- Do fabryk sprzętu AGD we Wronkach muszę szukać ludzi w promieniu ok. 150 km od zakładu. Rynek się zmienia, jest wydrenowany, firmy muszą podnosić wynagrodzenia. Potwierdzają to również informacje o podnoszeniu płac pracowników chociażby przez sieci handlowe. Nie mówię, że powinniśmy teraz podnieść płacę minimalną do 2,8 tys. zł, ale tak naprawdę – i tego życzę wszystkim Polakom – osób pracujących na minimalnych stawkach pewnie będzie coraz mniej z racji tego, że jest tak gigantyczne ssanie na rynku pracy i firmy muszą podnosić wynagrodzenia - mówi prezes Work Service Maciej Witucki.
Czytaj koniecznie: Szansa na pracę marzeń. Zarobki jak za granicą, a zatrudnienie w Polsce
Dodaje, że już dziś na etatowej pensji minimalnej zarabia się ok. 11,4 zł na godzinę i powątpiewa czy plany rządu z wprowadzeniem minimalnej stawki godzinowej na poziomie 12 zł, "nadążają za tym, co już dzieje się na rynku".
Za jeden z problemów na rynku pracy prezes Work Service uważa "niedopasowanie edukacyjne". - W skali mikro za przykład może stanowić mój znajomy, który skończył wyższą, prywatną szkołę i zdobył dyplom z marketingu i zarządzania. A dziś nie może znaleźć satysfakcjonującej pracy i jest jedną z osób pracujących za pensję minimalną - wyjaśnia.

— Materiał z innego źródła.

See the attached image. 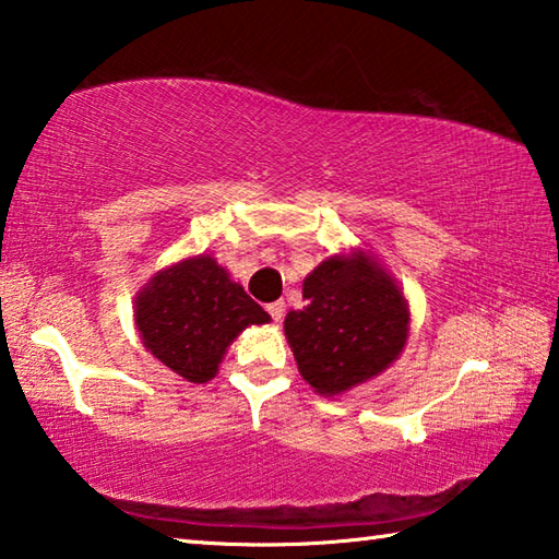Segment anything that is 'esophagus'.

Sytuację bezrobotnego z dyplomem porównuje do spawacza, który potrafi obsługiwać obrabiarkę cyfrową albo do średnio wykwalifikowanego pracownika budowlanego. - (Wówczas - red.) bez problemu znalazłby pracę i w dodatku zarabiałby dwa, a może nawet trzy razy więcej niż teraz. I tu - w dyskursach polityków - wraca temat rehabilitacji kształcenia zawodowego. Ono musi wrócić, ale nie na takim poziomie, z jakim kojarzy się osobom z mojego pokolenia. Potrzebujemy dobrego szkolnictwa zawodowego - stwierdza Witucki.